(Document)
Matters that might trigger such provisions were ventilated in the Appeal. The provisions flesh out Strategic Plan provisions. The Statement of Intent provides, given that the subject land is allocated to the Urban preferred dominant land use:
“3.3.2.1 Statement of Intent
While all the Urban Areas designated in the Strategic Plan will not be fully developed by the year 2011 this preferred dominant land use contains those areas which may be developed for urban purposes within this planning horizon, subject to the considerations set out below and the intents for the zone concerned. Urban and suburban residential development will only be allowed in those areas designated as Urban Areas.
Some Future Urban zoned land within the Urban Areas is unsuitable for urban or suburban development as it is intended to protect or preserve areas of significant historical, architectural, topographical, landscape, scenic bushland, ecological, social or cultural interest, and to protect or preserve fauna habitats and fauna movement corridors, and wetland and waterway corridors. These matters will be required to be assessed in detail for a particular site when its development is proposed.
Where development is proposed on land which is partly unsuitable for such development due to these considerations, it will be necessary to demonstrate that the particular values of the site and locality have been properly considered and protected.
Within Urban Areas, land shown as having Environmental and Scenic Constraints on Strategic Plan Maps 1 and 2 may be developed only in a manner which is compatible with the Brisbane Green Space System values which apply in a particular case.”
The subject land also has a designation of “lands with environmental or scenic constraints”, defined in 3.3.1.1. as “lands for which the preferred dominant land use is not Green Space Area, but where, in the assessment of any subdivision or development proposal, all reasonable measures should be employed to protect the nominated environmental values.”
As to these, 3.3.1.4 provides:
“Lands with Environmental or Scenic Constraints form an important element of the Brisbane Green Space System.
This element includes lands in zones which could allow development to higher densities than their current uses.
However, these lands or part of these lands contain areas of significant historic, architectural, topographic, landscape, scenic, bushland, ecological, social or cultural interest. They may also be considered significant for the retention of flora and fauna habitat, wetlands and waterway corridors and therefore unsuitable for development. These lands are located throughout the City and often occur adjacent to large tracts of bushland and semi rural areas.

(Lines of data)
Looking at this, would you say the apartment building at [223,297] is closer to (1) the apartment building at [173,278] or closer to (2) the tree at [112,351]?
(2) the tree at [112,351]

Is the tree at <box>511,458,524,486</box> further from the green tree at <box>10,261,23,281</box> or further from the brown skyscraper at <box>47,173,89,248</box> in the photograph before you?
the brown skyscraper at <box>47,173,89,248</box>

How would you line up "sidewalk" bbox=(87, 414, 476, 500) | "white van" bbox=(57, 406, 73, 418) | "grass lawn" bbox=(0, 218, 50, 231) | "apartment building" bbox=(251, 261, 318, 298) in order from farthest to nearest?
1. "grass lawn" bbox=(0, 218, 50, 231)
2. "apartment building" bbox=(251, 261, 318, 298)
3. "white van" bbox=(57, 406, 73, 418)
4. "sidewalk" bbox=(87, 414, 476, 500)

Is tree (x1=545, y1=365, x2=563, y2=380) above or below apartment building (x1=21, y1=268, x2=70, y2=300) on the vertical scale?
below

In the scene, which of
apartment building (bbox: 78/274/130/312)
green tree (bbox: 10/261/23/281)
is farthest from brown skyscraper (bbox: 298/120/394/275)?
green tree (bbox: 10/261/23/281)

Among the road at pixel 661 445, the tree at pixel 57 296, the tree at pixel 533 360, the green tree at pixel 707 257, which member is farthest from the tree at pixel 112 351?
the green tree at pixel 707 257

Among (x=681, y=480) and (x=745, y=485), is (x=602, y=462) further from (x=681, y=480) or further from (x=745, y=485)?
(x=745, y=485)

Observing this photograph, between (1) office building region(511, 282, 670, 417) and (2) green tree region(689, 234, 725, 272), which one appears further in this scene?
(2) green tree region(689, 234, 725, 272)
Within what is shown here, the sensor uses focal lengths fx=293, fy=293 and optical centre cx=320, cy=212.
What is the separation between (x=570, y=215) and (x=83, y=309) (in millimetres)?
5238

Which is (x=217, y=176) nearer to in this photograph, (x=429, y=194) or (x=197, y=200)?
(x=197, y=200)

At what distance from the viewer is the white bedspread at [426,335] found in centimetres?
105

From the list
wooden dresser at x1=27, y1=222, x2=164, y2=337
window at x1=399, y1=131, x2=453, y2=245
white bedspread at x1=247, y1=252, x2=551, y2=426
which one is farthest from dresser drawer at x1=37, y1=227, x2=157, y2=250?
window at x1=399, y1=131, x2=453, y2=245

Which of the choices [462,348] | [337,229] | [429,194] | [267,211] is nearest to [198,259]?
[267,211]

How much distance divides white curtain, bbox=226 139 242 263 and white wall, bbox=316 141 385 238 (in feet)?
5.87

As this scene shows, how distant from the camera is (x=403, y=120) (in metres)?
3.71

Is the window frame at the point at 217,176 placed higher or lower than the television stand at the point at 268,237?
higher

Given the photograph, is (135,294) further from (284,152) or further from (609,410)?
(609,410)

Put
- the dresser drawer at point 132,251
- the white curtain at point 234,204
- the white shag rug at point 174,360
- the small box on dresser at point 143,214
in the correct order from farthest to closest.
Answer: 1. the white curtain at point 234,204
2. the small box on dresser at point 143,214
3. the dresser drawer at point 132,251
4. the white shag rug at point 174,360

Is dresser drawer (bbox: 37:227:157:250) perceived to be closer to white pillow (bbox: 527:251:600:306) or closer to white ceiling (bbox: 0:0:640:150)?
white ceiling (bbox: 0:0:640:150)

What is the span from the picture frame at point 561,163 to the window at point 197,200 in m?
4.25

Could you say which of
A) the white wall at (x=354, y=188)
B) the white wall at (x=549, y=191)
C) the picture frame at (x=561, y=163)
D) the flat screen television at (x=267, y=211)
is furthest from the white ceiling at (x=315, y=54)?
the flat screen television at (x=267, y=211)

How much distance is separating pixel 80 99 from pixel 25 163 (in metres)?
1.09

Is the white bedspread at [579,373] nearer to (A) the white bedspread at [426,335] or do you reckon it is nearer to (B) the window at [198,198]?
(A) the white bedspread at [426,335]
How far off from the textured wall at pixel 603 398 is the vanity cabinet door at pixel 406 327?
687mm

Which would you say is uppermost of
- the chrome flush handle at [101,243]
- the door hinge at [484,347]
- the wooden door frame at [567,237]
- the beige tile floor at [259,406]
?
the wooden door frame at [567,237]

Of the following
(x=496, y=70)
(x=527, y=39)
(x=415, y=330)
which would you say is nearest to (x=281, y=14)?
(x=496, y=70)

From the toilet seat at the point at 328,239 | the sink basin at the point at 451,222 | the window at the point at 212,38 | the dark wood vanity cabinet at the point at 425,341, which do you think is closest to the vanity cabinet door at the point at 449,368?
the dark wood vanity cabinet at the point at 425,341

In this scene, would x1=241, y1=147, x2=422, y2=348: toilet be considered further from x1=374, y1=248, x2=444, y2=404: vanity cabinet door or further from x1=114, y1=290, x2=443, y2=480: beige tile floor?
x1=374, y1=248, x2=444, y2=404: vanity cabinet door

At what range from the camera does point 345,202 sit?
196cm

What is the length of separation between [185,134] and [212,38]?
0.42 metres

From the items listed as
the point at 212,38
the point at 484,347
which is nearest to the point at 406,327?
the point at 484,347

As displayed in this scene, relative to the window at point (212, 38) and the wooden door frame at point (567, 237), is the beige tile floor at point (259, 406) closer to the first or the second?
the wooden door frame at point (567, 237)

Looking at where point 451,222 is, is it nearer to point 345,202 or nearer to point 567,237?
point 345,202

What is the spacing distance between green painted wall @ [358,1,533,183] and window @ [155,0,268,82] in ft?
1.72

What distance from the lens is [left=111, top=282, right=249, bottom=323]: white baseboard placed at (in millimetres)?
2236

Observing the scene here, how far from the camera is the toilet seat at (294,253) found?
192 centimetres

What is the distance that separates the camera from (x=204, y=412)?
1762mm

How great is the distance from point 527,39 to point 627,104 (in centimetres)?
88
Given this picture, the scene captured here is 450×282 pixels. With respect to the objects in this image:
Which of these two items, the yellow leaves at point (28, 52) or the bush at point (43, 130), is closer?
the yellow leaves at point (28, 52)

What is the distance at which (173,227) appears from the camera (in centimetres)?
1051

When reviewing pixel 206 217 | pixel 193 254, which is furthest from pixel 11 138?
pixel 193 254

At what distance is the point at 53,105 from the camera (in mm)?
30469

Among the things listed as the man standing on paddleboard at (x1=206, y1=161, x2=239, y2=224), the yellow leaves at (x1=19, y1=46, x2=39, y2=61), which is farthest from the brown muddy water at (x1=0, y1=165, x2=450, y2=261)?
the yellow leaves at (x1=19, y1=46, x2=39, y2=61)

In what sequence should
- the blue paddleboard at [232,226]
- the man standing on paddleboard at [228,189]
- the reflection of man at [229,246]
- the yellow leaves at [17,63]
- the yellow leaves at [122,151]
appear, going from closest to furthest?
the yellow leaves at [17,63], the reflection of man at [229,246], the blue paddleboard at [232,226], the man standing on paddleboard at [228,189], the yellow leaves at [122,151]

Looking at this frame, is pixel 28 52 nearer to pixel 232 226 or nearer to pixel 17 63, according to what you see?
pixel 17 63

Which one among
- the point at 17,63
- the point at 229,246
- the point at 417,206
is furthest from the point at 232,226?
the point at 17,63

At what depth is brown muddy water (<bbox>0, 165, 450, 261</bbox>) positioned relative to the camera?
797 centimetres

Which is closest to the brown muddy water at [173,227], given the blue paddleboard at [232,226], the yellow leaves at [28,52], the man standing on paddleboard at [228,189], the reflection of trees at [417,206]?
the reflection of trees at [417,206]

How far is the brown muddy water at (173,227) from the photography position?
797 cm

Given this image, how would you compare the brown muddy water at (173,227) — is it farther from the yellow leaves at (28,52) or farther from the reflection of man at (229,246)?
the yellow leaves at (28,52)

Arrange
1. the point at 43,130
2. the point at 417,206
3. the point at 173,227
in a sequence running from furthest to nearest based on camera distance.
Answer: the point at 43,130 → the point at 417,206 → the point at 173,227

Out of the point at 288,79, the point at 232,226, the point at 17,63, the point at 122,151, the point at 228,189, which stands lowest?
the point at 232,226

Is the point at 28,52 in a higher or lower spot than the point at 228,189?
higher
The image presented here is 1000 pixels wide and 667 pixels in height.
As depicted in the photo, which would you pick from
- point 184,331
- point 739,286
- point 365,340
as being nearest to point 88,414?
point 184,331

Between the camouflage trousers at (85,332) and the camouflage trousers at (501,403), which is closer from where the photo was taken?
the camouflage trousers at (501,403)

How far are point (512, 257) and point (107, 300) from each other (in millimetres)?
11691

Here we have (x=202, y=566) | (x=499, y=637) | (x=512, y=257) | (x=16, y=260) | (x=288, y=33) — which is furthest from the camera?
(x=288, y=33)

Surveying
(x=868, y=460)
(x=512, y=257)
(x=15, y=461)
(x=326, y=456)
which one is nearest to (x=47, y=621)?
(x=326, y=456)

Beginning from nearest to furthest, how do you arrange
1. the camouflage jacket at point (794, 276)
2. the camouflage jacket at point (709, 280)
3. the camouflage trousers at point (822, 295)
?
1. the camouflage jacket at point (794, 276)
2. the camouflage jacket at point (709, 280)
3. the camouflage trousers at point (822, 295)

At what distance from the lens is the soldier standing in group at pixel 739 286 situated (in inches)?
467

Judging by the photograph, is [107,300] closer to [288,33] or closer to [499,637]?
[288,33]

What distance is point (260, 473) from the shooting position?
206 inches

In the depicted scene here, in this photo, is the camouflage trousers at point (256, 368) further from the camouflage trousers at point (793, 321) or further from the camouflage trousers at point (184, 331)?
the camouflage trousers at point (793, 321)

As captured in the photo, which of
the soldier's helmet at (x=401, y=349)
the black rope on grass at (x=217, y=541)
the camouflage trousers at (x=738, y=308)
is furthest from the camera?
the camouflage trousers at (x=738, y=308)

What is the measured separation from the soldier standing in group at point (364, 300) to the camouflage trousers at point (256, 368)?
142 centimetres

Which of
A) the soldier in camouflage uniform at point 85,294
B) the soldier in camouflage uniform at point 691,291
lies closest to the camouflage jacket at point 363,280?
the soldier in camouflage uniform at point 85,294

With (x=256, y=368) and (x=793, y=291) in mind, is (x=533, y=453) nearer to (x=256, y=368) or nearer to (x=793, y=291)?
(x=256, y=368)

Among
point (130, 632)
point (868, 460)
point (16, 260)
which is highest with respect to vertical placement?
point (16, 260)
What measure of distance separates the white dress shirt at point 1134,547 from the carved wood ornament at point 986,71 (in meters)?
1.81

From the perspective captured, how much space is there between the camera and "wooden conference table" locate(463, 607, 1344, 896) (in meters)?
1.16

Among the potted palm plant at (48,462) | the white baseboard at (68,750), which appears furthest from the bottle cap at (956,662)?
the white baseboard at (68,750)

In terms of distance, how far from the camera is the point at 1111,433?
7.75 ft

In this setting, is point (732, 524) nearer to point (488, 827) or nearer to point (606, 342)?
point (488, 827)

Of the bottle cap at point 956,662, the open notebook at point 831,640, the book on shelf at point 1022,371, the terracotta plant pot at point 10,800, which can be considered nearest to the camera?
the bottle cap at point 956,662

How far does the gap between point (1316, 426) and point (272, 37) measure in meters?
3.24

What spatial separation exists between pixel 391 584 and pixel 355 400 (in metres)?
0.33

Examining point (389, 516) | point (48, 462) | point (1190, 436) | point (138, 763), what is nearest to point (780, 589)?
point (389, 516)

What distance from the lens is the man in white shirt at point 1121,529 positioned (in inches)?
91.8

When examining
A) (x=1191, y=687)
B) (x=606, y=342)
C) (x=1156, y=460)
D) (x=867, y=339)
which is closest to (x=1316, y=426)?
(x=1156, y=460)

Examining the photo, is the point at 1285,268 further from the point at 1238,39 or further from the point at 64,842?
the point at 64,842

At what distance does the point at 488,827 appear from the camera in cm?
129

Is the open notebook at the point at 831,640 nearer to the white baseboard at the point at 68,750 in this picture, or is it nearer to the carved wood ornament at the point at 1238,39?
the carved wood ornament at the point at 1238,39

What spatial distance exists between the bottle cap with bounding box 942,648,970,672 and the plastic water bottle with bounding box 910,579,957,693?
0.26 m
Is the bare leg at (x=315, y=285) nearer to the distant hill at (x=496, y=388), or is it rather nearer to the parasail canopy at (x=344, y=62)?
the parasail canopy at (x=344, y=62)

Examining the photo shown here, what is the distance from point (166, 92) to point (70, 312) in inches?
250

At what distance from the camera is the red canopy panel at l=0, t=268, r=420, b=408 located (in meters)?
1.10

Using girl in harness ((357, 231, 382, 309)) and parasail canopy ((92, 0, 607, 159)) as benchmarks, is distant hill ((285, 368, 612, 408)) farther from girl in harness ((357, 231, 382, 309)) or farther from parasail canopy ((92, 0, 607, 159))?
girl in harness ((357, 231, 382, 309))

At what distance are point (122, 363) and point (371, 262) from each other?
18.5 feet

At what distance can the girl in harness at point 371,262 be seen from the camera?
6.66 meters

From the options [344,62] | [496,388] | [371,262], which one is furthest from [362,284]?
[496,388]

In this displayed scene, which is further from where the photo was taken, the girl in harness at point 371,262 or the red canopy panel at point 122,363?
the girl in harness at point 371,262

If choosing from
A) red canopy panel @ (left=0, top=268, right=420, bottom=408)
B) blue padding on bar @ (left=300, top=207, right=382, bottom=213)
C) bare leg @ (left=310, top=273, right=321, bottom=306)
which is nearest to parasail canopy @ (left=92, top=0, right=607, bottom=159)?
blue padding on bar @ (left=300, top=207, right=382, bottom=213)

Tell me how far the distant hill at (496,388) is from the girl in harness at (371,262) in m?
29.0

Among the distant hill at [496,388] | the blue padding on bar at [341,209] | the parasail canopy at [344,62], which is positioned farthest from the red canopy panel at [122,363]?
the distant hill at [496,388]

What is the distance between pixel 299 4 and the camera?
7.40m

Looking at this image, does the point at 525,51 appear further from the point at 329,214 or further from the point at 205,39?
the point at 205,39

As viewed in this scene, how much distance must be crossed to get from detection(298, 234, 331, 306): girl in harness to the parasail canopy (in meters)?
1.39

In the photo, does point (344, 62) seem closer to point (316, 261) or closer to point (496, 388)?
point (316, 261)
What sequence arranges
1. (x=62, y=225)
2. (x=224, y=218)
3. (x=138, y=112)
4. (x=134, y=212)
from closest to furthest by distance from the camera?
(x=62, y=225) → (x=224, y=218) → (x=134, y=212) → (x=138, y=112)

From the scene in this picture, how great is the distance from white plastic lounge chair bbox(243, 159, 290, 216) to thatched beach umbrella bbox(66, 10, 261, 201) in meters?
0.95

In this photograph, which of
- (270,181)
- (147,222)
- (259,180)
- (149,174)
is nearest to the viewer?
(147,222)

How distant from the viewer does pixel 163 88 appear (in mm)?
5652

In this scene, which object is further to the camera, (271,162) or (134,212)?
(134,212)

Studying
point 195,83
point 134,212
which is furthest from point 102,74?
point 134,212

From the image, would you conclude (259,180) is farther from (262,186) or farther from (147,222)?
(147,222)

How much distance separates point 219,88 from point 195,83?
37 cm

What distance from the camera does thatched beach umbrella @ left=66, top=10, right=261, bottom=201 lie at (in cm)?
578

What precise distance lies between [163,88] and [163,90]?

(Short exercise A) In the rows starting at the line containing "From the toilet" and ending at the line containing "0.42 metres", replace "camera" with "viewer" and give back those lines with nothing else altered.
(Short exercise B) Write the next part of the planning excerpt on Brisbane's urban land use provisions, picking up after its final sentence.

(Output A)
From the toilet seat at the point at 328,239 | the sink basin at the point at 451,222 | the window at the point at 212,38 | the dark wood vanity cabinet at the point at 425,341, which do you think is closest to the vanity cabinet door at the point at 449,368?
the dark wood vanity cabinet at the point at 425,341

In this scene, would x1=241, y1=147, x2=422, y2=348: toilet be considered further from x1=374, y1=248, x2=444, y2=404: vanity cabinet door or further from x1=114, y1=290, x2=443, y2=480: beige tile floor?
x1=374, y1=248, x2=444, y2=404: vanity cabinet door

At what range from the viewer does point 345,202 sit?
196cm

What is the length of separation between [185,134] and [212,38]?
0.42 metres

(Output B)
In any subdivision or development of the land, sites or parts of sites which are unsuitable for development, by reason of any one or more matters referred to in the paragraph above, must be identified and either excluded from the development or developed in such a way that the Green Space System values of the site are preserved.
Lands with Environmental and Scenic Constraints are generally zoned Future Urban or Future Industry.”
As Mr Ure (who appeared for the Appellant) submitted, the designation does not preclude development. What it requires is that the Green Space System values of the site be preserved. His submission was that the subject proposal achieves this aim, a matter as to which (and generally in the appeal) his client bears the onus of proof (IPA Section 4.1.50(1)). It may be accepted that, physically, the land is suitable for residential development. Most of it is cleared, some is used for small cropping. The site is gently undulating with a drainage depression running approximately east/west across the site which is located more or less at the extremity of the Bulimba Creek Catchment.
Across Mt Gravatt-Capalaba Road due north is a large residential estate, Gainsborough Park, west of which is another residential estate, McKenzie’s Rise, presently under construction. South of Grieve Road, uses are generally rural/residential. There are two new houses of substantial proportions at 57 Grieve and 2 Gardner Road. Further to the south is the Brisbane City Council landfill which at its closest point (the witnesses agreed) is something like 150 metres from the closest corner of the site fronting Grieve Road.
The site is convenient to schools, to shopping centres such as Garden City, Carindale and Capalaba Central, and has ready access to locations further afield by the South Eastern Freeway and the Gateway arterial road.
It is the Rochedale landfill which gives rise to major issues in the Appeal, to do with potential noise and odour impacts that might be encountered by residents of the proposed development.
In circumstances of the development application’s having been lodged (on 8 May 2000), on the “eve” of the coming into force in October 2000 of City Plan 2000, proper notification of which had taken place, and the application’s having been decided on 20 July 2001, it was appropriate that “heavy weight” be given to the provisions of City Plan 2000: Ribpark Pty Ltd v Brisbane City Council (2001) QPELR 204, 20. Just as under the 1987 arrangements, the site was designated Urban Area, also Land With Environmental or Scenic Constraint (Strategic Plan Map 1), as having habitat value (Strategic Plan Map 2, showing Brisbane Green Space System Values), and also in Strategic Plan Map 3, (showing the Green Space System) as land with environmental or scenic constraint, under City Plan it is included in the Rural Area, one of the five Green Space areas. Strategic Plan map A shows the land within the Brisbane Green Space System; Strategic Plan map B (Green Space System Values) designates it as having bio-diversity value and Strategic Plan map C (Brisbane Green Space System) shows it within the Rural Components Designation.
Whether or not the history of an earlier development proposal for the site and other land (specifically land south of Grieve Road) in Norris Clarke & O’Brien v Brisbane City Council (1996) QPELR 262 had anything to do with it, City Plan 2000 indicates a specific planning intent for land to the north of the Rochedale Landfill, which includes the subject land. Chapter 3, page 21 provides in the Intent Provisions for the Rural Area:
“Land to the immediate north of the Rochedale landfill is currently unsuitable for higher intensity residential development. As the landfill is rehabilitated from the north, this constraint will be removed and the land will be reclassified as an Emerging Community Area.”.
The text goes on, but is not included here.